Sunday, February 05, 2006

Two Americans find warmth in Muslim Istanbul

I'm always glad to read a good Turkey travelogue, this one is pretty thorough:

"Given recent world history, I was not sure how two obvious outsiders would be received in Turkey, whose population is overwhelmingly Muslim. But my travel companion, Cliff, and I found during a four-day visit that Istanbul is one of the most beautiful, gracious and -- for Americans -- unspoiled big cities in Europe."

"Everywhere we looked, we saw the collision of the traditional and the new, the handmade and the mass-produced, the religious and the secular."

"Nowhere did we stick out more than when we ferried to Asian Istanbul, a 15-minute trip across the Bosporus. Istanbul straddles Europe and Asia, the world's only city on two continents.

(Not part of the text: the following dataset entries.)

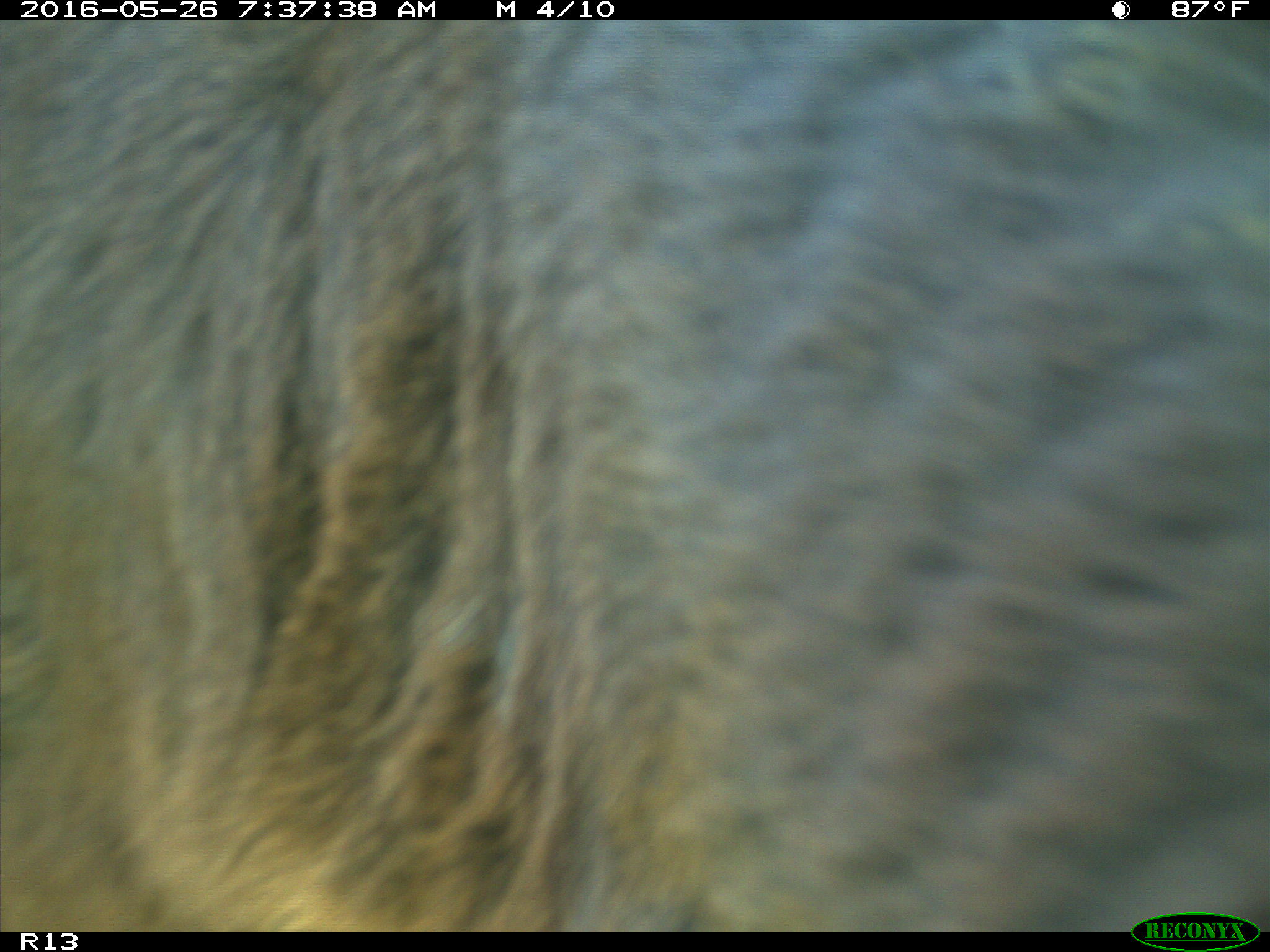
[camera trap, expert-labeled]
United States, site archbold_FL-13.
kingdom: Animalia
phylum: Chordata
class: Mammalia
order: Artiodactyla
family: Bovidae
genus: Bos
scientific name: Bos taurus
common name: domestic cow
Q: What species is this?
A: Bos taurus (domestic cow).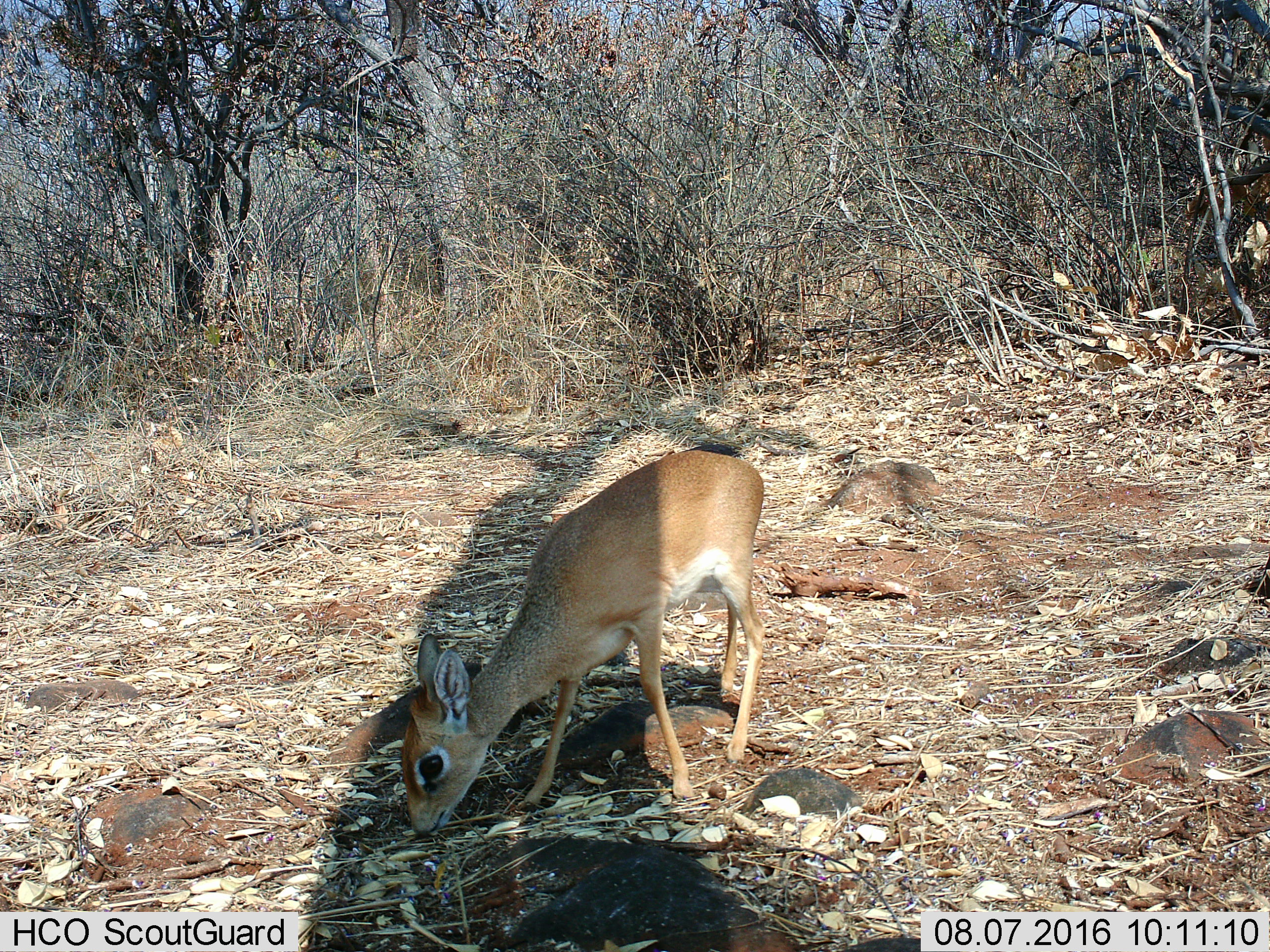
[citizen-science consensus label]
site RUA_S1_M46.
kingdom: Animalia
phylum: Chordata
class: Mammalia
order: Artiodactyla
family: Bovidae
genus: Madoqua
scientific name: Madoqua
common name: dik-dik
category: dikdik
Dikdik (dik-dik) (Madoqua), count 1. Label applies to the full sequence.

As we boarded the boat, a man sprinted toward us, begging us to pose for a picture with him. We smiled as his companion snapped a photo, and I wondered how he would explain the shot to his friends.

The Asian side of Istanbul was more conservative, with many more women wearing headscarves. We also got more unabashed stares there. Kids outside an apartment complex stopped playing soccer when we passed and asked in their best English, "Where are you from?"

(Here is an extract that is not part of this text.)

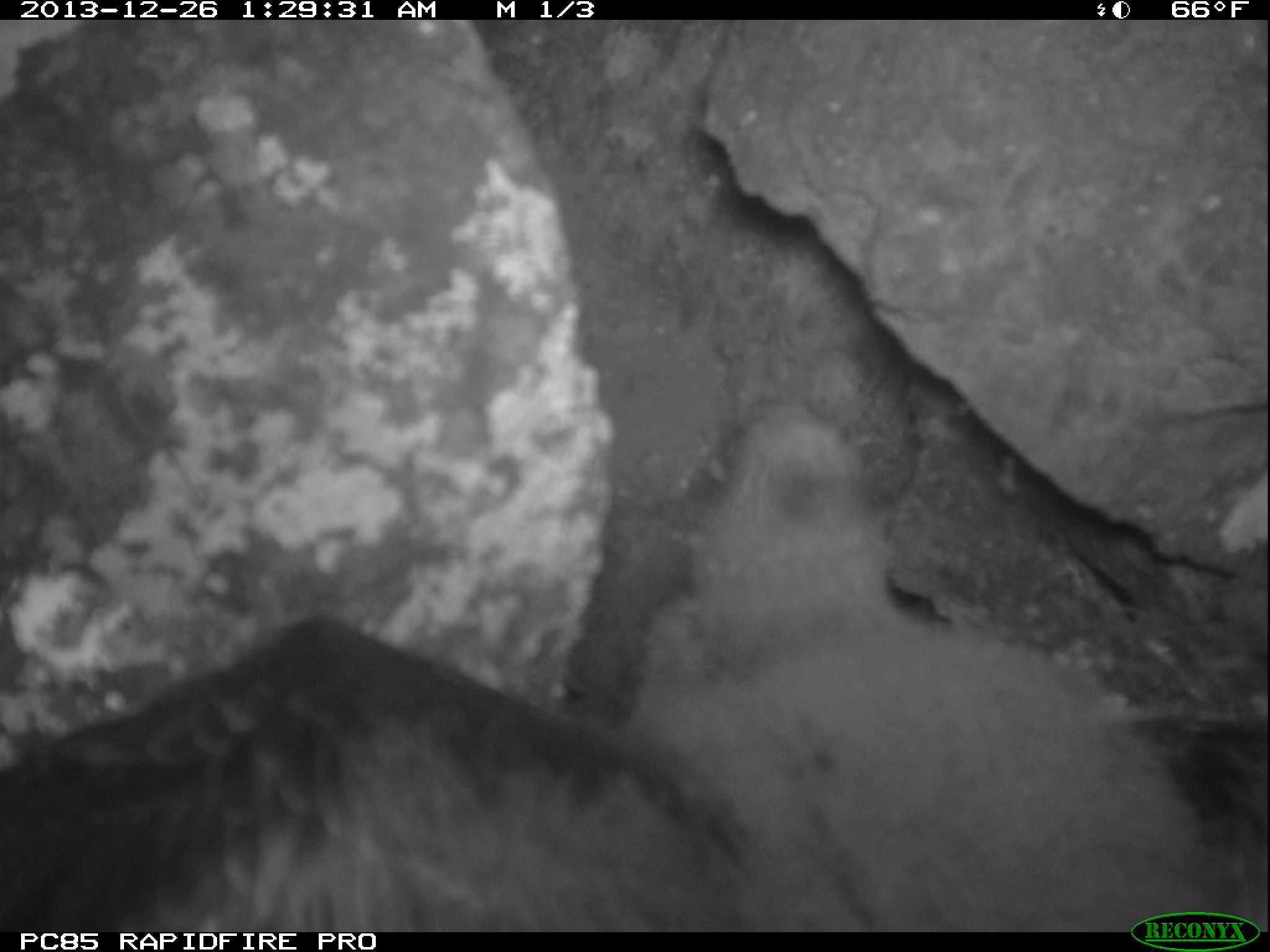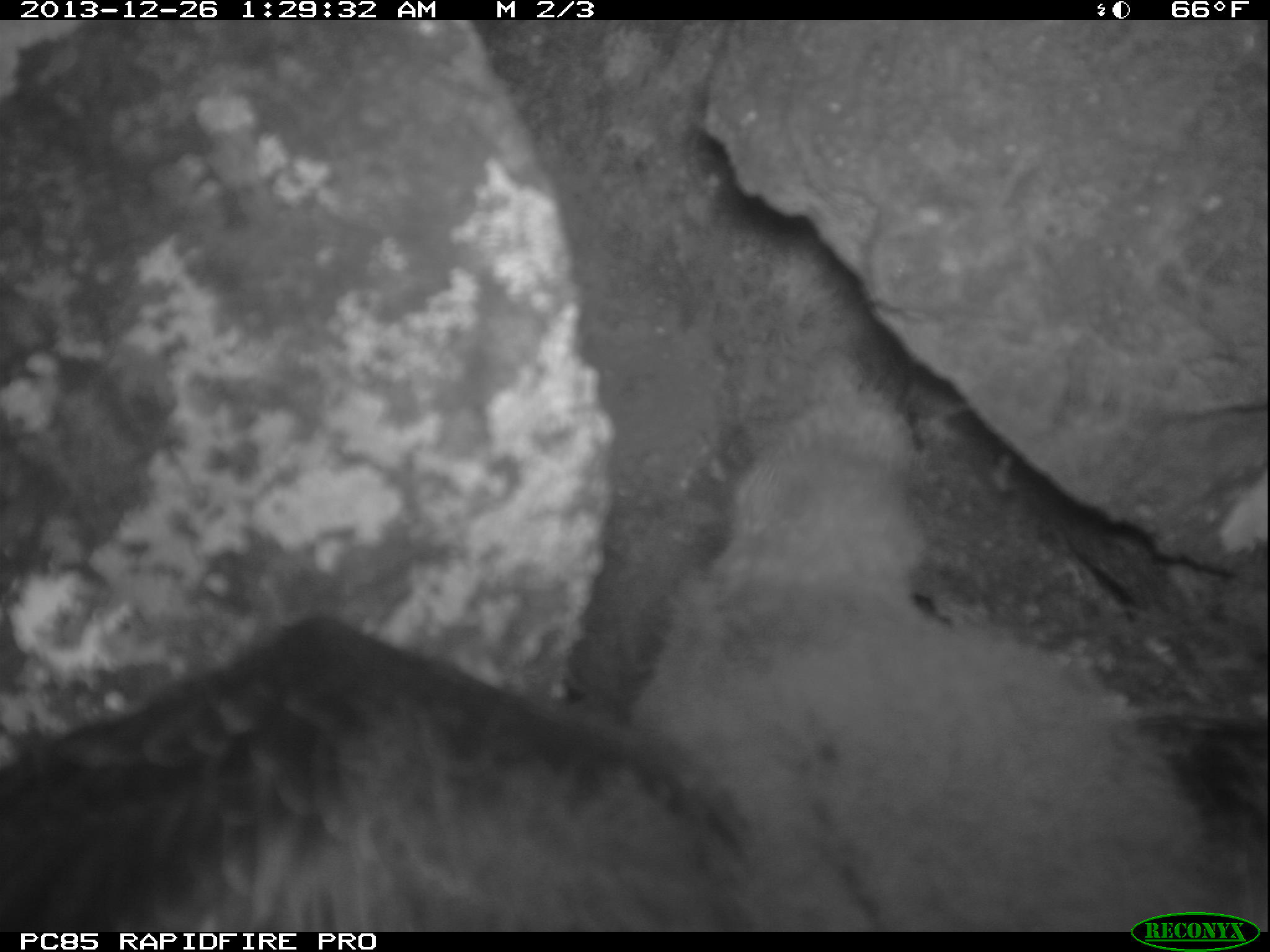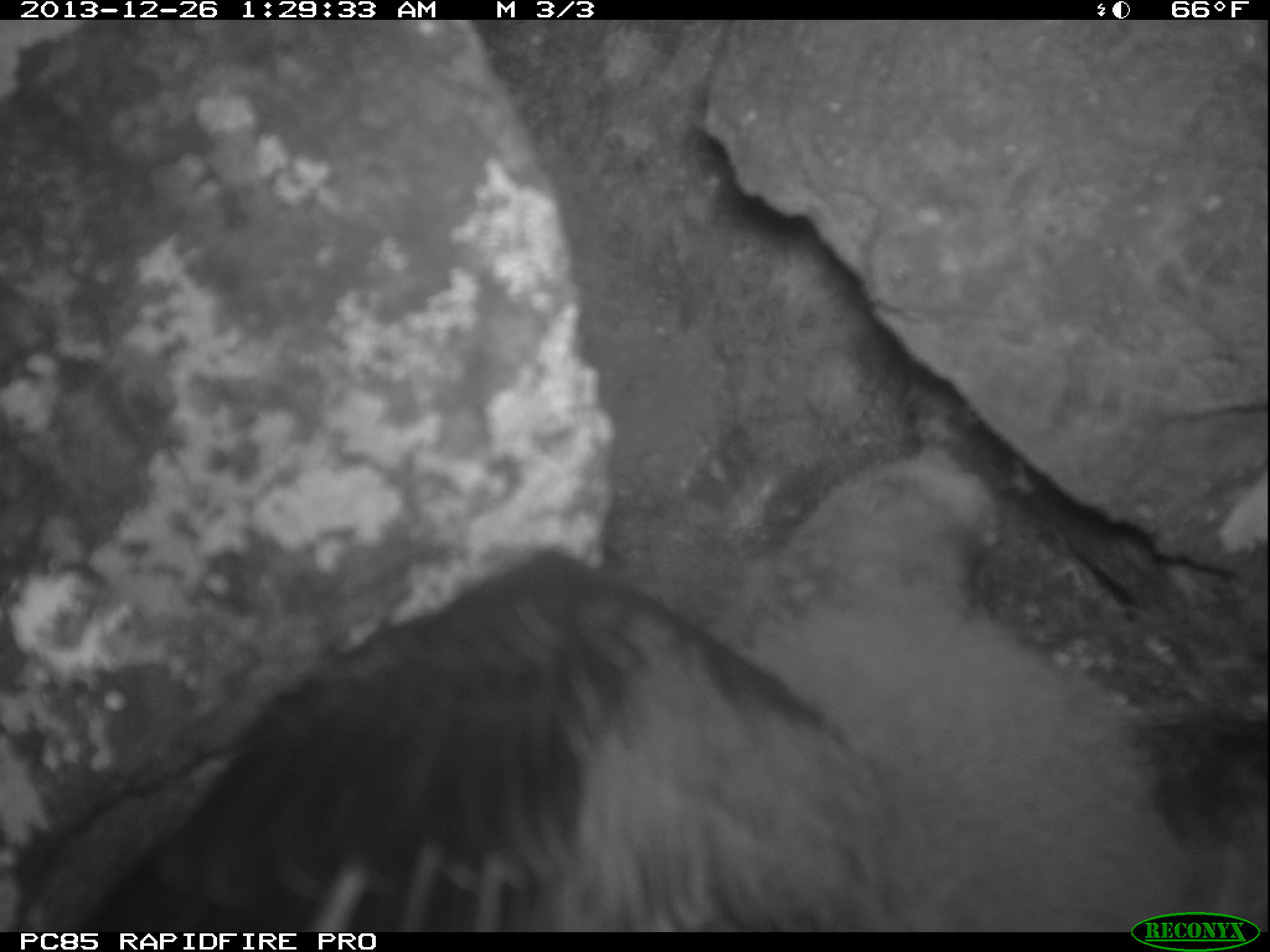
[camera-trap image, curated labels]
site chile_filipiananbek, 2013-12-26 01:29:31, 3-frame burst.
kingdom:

"The shopping experience was more intense at the Grand Bazaar, a labyrinthine building of rug and souvenir shops where the vendors are more than willing to bargain. I bought several ceramic bowls with whirling dervishes painted on them -- although we missed seeing the famed meditative dancers -- and asked the salesman where the shopkeepers prayed.

There is a small mosque in the bazaar, he said. But in the bazaar, as in the rest of Istanbul, most people seemed to greet the prayer announcements indifferently. They stayed at the cafe, at the bus stop, at their T-shirt stand.

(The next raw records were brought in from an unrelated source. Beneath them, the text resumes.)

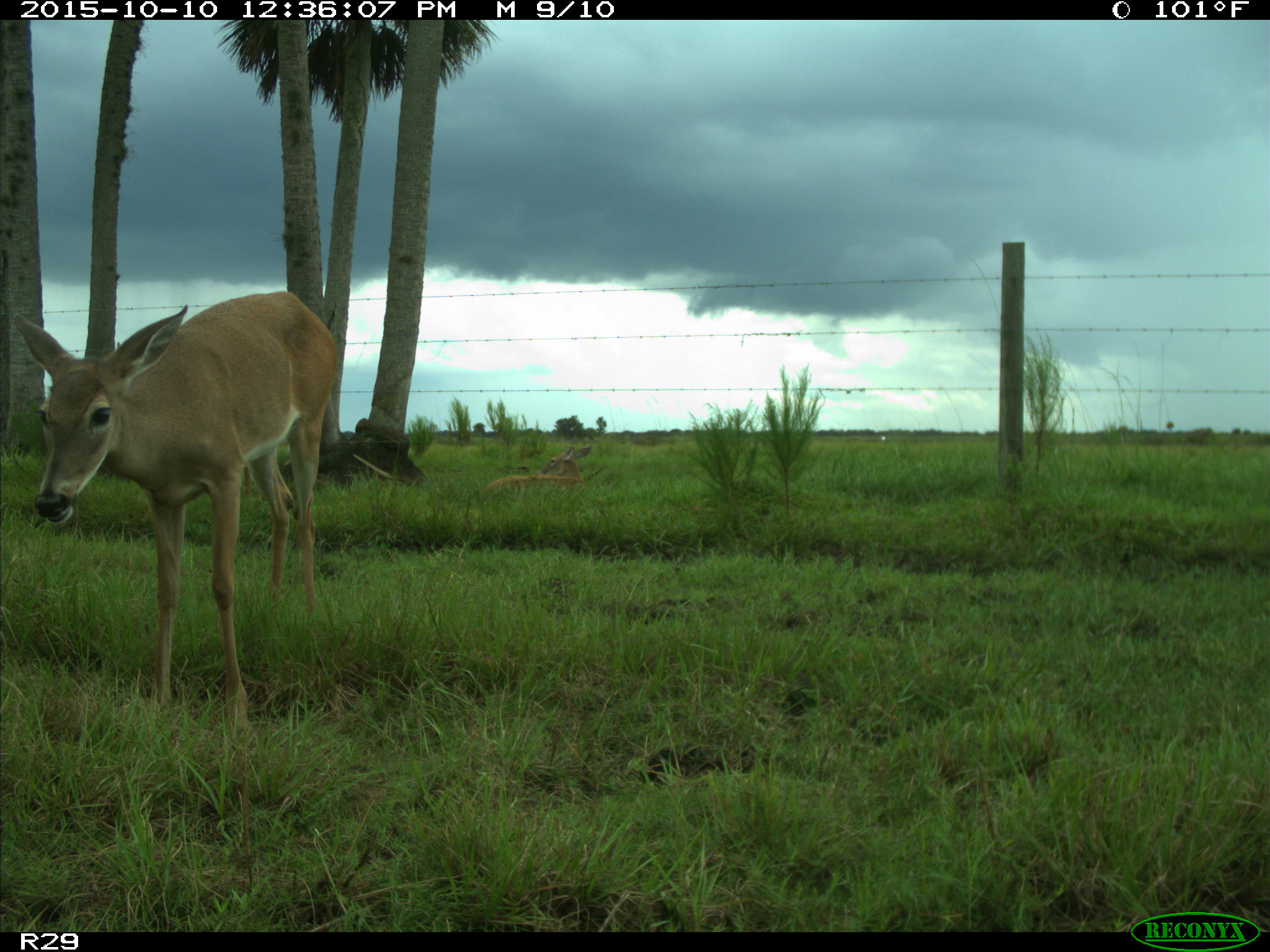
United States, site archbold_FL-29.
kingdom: Animalia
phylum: Chordata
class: Mammalia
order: Artiodactyla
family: Cervidae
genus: Odocoileus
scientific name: Odocoileus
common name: deer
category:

Are people praying on their own time? I wondered. Are there unwritten rules about Turkish Islam? Perhaps we could find out."

"We stopped at yet another cafe after the Blue Mosque, and our waiter soon asked where we were from. We struck up a conversation, eventually exchanging e-mail addresses, and I asked about the lack of public reaction to prayer announcements.

"We are soft Muslims," he explained. He had not been to mosque in five years, he said, and he and many of his friends drink beer."

"Our waiter charged us the equivalent of $15 for a bottle of water and a beer -- a sum we knew was inflated from our visit a few nights earlier.

Here it is, I thought, the rip-off of the Americans.

I questioned our waiter about the bill, but without Turkish, I didn't get far. So I paid it, and we headed toward the stairs. But as we reached the landing, a man called out to us. At first I thought he was another photo seeker. But he walked down and asked us how much we had paid for our drinks.

I told him, and he looked to the top of the stairs, calling our waiter down to apologize. Clearly, this man was some sort of supervisor, perhaps the manager or owner of the Cambaz. Then he counted out the equivalent of about $10 in Turkish lira, gave it to us and apologized himself.

I was dumbstruck. We were as good as gone -- for all he knew, never to return to Istanbul -- and yet he chased us down to do the right thing."